* [本文]:
『スリー・カップス・オブ・ティー(3杯の紅茶)』は、グレッグ・モーテンソン著★の本のタイトルです。
アメリカは、何ごとも最良のものから最悪のものまでもっている幅の広い社会です。
頻繁に起こる銃の乱射事件、ハリケーン・カトリーナの被害、そして「テロとの戦い」を掲げたイラクやアフガン戦争が記憶に当たらしところです。
最後のアフガン戦争が最悪の一つなら、今回紹介する本の主人公がアフガニスタンとパキスタンでしていることは最良の一つでしょう。
本のタイトルは、主人公がパキスタンのカラコルム山脈の中にあるコルフェ村で最初の学校を作っている最中に、村の村長から言われたことに由来しています。

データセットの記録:

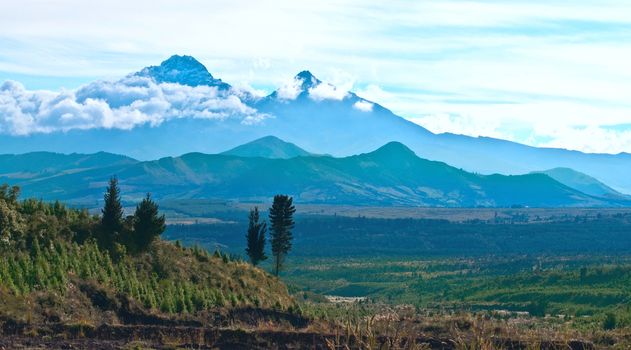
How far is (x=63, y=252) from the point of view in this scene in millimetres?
52000

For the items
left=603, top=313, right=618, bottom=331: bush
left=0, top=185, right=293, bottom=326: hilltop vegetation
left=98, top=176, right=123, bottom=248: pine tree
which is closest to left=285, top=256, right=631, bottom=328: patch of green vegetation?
left=603, top=313, right=618, bottom=331: bush

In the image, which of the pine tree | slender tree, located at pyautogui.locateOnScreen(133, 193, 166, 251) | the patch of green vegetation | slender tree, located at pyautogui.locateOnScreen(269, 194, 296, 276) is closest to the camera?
slender tree, located at pyautogui.locateOnScreen(133, 193, 166, 251)

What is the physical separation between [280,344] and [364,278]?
13417cm

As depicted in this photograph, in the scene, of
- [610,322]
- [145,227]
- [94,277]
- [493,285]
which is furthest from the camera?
[493,285]

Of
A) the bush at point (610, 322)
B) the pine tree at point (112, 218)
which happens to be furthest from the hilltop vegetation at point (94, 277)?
the bush at point (610, 322)

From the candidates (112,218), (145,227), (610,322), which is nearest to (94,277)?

* [課題]: 本『スリー・カップス・オブ・ティー』を紹介する文章の続きを、最後の文のあとから書くこと。

* [解答]:
「ここでうまくやっていきたいとお思いなら、我々のやり方を重んじてくだされ。バルティ族の人間と初めていっしょにお茶を飲むとき。その人はまだよそ者だ。2杯目のお茶を飲む。尊敬すべき客人となる。3杯目のお茶をわかちあう。そうすれば家族の一員となる。家族のためには、我々はどんなことでもする。命だって捨てる。グレッグ先生。3杯のお茶をわかちあうまで、じっくり時間をかけることだ。たしかに、我々は無学かもしれん。だが、愚かではない。この地で長いこと生きのびてきたのだから」
ジョナスとの関連も感じさせてくれるグレッグ先生の行動です。
ぜひ読んでみてください。
ちなみに、グレッグ先生が大事にしているのは、どちらかといえば女の子たちの教育でした。男は教育を受けると村を出て行ってしまうのに対して、女の子たちが村に残る確率ははるかに高いからです。
★ 本の著者は、グレッグ・モーテンソンとしましたが、実際彼は書いていません。そんな興味も、能力(?)もありません。たとえ、あったとしても本を書くための時間よりも、はるかに有効な時間の使い方があると思っている人だと思います。
実際に取材して書いたのは、書くことが専門のデイヴィッド・オリバー・レーリンという人です。(だから読める/読ませる内容になっているような気がします。)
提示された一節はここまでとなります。